Ceci est vrai jusqu’à un « seuil de ruissellement » qui équivalent en France à environ 60 mm pour une journée de pluie ; la répartition des précipitations au cours de la journée n’a quasiment aucune importance : orage en deux heures ou pluie continue sur un volume équivalent en un jour : même effet en terrain naturel. Si la pluie de la journée dépasse 60 mm… le terrain des versants est saturé et la pluie ne peut plus s’infiltrer. Elle est donc forcée de ruisseler en surface, très rapidement, vers la rivière : c’est la crue !

Comme nous l’avons vu, la rivière peut rencontrer une nappe d’eau, c’est-à dire un gisement géologique aquifère, une structure perméable disposée sur un socle imperméable, et dont l’eau qui mouille le terrain perméable s’écoule tranquillement vers l’aval, avec exutoire soit en mer soit dans une rivière. Cette nappe est rechargée en eau soit directement, par infiltration de la pluie à partir de la surface, soit indirectement, par écoulement de l’eau d’une nappe alluviale qui domine l’aquifère.  En fait, quand il y a jonction entre une nappe alluviale et un aquifère l’écoulement se fait naturellement dans un sens ou dans l’autre suivant les niveaux d’eau.

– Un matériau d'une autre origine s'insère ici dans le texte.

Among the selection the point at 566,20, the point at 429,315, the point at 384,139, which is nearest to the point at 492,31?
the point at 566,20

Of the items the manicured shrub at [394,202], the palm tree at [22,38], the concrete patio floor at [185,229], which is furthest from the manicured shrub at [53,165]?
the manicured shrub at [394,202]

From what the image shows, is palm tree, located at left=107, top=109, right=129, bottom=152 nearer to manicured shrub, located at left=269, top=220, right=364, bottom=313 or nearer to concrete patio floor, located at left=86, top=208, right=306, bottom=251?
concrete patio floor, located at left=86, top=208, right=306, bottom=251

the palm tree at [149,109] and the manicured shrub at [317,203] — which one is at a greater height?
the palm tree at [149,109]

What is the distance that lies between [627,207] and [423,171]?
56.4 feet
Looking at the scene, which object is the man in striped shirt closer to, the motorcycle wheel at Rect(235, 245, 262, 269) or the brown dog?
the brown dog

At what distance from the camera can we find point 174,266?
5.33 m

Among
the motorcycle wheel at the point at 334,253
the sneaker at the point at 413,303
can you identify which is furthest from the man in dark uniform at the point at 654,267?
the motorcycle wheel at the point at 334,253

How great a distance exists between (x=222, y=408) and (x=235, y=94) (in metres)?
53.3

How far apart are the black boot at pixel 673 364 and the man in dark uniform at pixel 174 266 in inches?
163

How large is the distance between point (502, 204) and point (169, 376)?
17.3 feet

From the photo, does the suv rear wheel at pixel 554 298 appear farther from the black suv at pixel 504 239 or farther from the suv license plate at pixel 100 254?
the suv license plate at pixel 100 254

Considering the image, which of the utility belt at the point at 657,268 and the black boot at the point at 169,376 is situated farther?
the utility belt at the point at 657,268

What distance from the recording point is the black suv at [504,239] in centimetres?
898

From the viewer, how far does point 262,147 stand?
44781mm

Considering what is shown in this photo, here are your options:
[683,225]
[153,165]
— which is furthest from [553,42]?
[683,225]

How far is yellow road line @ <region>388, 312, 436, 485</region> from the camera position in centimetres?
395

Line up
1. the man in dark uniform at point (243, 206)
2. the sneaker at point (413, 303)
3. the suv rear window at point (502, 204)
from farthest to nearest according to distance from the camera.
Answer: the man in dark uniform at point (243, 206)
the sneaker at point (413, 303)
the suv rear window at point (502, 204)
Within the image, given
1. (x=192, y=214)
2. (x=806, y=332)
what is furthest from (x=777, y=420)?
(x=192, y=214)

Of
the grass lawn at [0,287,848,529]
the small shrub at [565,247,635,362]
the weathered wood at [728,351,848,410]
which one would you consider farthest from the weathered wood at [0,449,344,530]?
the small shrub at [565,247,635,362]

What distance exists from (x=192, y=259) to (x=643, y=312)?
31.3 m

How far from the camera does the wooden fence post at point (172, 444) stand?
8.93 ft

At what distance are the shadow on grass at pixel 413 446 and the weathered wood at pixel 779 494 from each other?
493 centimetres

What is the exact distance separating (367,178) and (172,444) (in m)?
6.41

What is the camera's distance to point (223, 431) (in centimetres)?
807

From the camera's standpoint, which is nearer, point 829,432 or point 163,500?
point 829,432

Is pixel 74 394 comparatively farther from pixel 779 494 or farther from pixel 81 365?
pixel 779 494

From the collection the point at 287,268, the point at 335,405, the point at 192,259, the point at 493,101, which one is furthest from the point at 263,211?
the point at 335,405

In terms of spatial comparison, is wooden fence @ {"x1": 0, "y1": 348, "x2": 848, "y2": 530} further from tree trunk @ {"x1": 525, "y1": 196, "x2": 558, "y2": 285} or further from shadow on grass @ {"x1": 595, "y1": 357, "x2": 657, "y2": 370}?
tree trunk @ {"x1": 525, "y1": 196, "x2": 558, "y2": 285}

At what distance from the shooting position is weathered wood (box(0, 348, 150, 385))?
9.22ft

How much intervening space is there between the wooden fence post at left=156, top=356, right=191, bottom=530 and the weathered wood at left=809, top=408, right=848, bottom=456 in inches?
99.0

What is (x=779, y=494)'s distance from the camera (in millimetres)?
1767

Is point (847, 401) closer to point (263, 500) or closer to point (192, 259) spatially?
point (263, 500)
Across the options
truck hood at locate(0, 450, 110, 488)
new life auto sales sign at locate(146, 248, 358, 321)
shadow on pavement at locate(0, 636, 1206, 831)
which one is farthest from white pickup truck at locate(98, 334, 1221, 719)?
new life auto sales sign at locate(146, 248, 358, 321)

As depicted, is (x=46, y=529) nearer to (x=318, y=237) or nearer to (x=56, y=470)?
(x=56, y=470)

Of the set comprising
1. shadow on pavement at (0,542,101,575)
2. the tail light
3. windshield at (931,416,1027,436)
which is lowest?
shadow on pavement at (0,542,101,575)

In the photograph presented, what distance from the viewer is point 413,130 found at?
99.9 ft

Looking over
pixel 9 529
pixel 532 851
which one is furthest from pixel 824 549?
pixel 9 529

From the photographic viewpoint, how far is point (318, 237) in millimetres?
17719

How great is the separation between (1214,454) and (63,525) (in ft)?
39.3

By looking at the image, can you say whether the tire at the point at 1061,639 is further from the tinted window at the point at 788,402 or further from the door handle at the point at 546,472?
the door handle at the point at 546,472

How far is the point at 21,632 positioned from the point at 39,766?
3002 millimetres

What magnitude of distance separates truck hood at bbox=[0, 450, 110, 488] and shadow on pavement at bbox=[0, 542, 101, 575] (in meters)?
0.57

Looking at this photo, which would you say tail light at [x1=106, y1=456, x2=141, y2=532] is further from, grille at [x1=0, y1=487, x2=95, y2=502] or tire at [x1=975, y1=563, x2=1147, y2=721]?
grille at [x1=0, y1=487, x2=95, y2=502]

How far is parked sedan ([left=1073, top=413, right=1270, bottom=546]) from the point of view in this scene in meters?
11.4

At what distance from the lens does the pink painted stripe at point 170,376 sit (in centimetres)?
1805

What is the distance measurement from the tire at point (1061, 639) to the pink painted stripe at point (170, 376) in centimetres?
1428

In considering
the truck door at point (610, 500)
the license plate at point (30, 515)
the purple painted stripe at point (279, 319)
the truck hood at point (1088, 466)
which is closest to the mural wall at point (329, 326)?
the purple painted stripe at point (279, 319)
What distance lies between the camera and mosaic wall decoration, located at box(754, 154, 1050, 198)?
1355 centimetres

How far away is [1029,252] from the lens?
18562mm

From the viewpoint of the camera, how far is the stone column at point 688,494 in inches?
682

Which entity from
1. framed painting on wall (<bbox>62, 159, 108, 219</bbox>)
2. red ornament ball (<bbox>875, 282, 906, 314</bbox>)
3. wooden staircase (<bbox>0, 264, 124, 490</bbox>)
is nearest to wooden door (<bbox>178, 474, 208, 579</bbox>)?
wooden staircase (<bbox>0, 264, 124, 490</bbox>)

Bien entendu, il est intéressant d’exploiter l’eau d’un aquifère tout en limitant les pertes par écoulement en mer. Cependant, il convient de ne pomper dans l’aquifère que la quantité qui y entre : sinon on vide l’aquifère et on assèche toutes les rivières qui sont en lien avec lui ! C’est ce que l’on observe en ce moment dans bien des régions… parce que l’on pompe trop dans la nappe en début de saison chaude, sans garder une réserve suffisante pour la suite de l’été.

Des barrages plutôt que des bassines

De tous temps les rivières de France ont été aménagées au moyen de petits barrages (ou digues transversales) destinés à la fois à créer une petite réserve d’eau et à alimenter un canal conduisant l’eau à un moulin. Quand beaucoup de petits barrages ont été construits tout au long du cours d’eau, on obtient une bonne régularisation du débit, mais le coût d’un tel aménagement serait actuellement prohibitif. Récemment, on a entrepris de démolir tous les ouvrages de certains cours d’eau, qui, depuis, se sont asséchés, spectacle lamentable ! On préfère aujourd’hui une régulation par des ouvrages situés plus en amont, dans une région de collines (barrages collinaires) ou de piémont montagneux (petit barrage).

Ces ouvrages sont bon marché et fiables (à condition de réaliser une bonne étude hydrologique, en particulier pour bien connaître les crues). On peut les construire en terre (mais on doit alors créer un exutoire pour les crues, ce qui est cher), en enrochements ou en gabions (la crue peut passer par-dessus), ou même en béton dans certains cas très particuliers (verrou rocheux). En général on choisit un site capable de stocker quelques millions de mètres cubes dans un lac de faible superficie pour limiter l’évaporation.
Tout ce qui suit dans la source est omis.